PMC · DOI: 10.2196/80294 · JMIR Formative Research · 2026-02-25

## TL;DR

This paper introduces a machine learning model to identify optimal anesthetic drug combinations and predict ICU admission risk after surgery.

## Contribution

A novel causal machine learning framework for precision anesthesia dosing and ICU risk prediction using stratified analysis of electronic health records.

## Key findings

- High-risk fentanyl-propofol combinations increased ICU admission risk by 36%.
- Six patient subgroups showed distinct dose-response patterns, with vulnerable populations at higher risk.
- Optimal propofol and fentanyl dose ranges were identified to minimize ICU admission risk.

## Abstract

Postoperative intensive care unit (ICU) admission affects 15% to 20% of surgical patients and represents a major source of morbidity and health care costs. Current anesthetic dosing relies on empirical guidelines rather than individualized risk assessment. We developed a counterfactual dose-response model to identify optimal fentanyl-propofol combinations.
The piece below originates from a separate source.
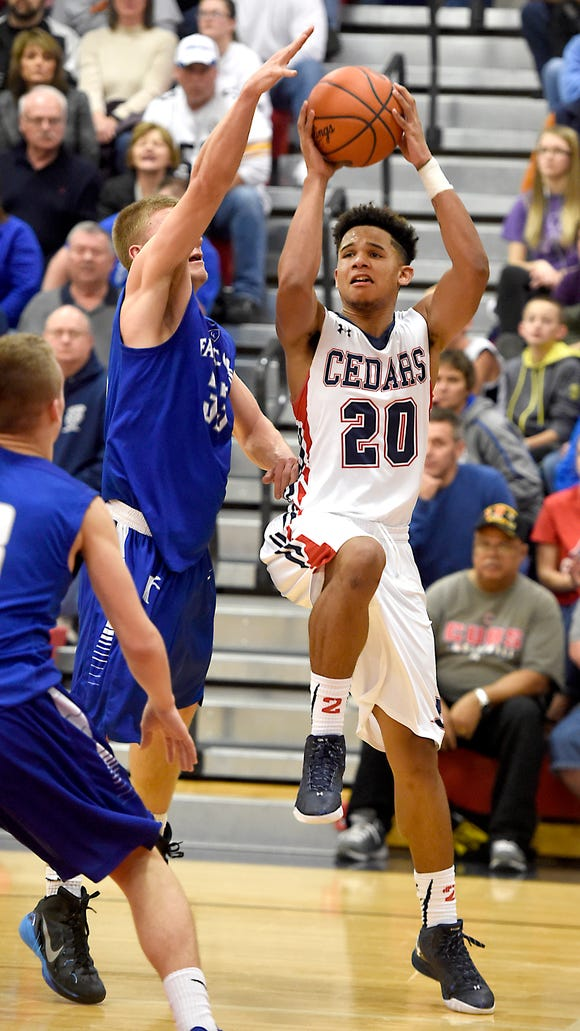 Lebanon's Shaq Ortiz rises up for a shot while being defended by Cedar Crest senior Evan Horn during the Cedars' 44-32 on Friday.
This study aimed to develop and evaluate a stratified, causal machine learning framework using electronic health record data to identify optimal fentanyl-propofol dose combinations and predict postoperative ICU admission risk, enabling precision anesthesia and individualized clinical decision support.

We analyzed perioperative electronic health records of 67,134 surgical procedures from UC Irvine Medical Center (2017‐2022). A hierarchical learning framework was used to estimate causal effects while controlling for confounding variables. A total of 6 dose-sensitive subgroups were identified through stratified analysis. The primary end point was postoperative ICU admission.

High-risk combinations (fentanyl >5 mcg/kg with propofol <1 mg/kg) increased ICU admissions’ absolute risk difference by 36% (absolute risk increase; 95% CI 0.351-0.509; P<.001). A total of 6 patient subgroups demonstrated distinct dose-response patterns, with populations considered vulnerable (high glucose, elevated creatinine) showing elevated risk even at standard doses. The optimal dose range for decision-making was determined to be 1.25 to 4.25 mg/kg for propofol and 3.5 to 4.0 mcg/kg for fentanyl.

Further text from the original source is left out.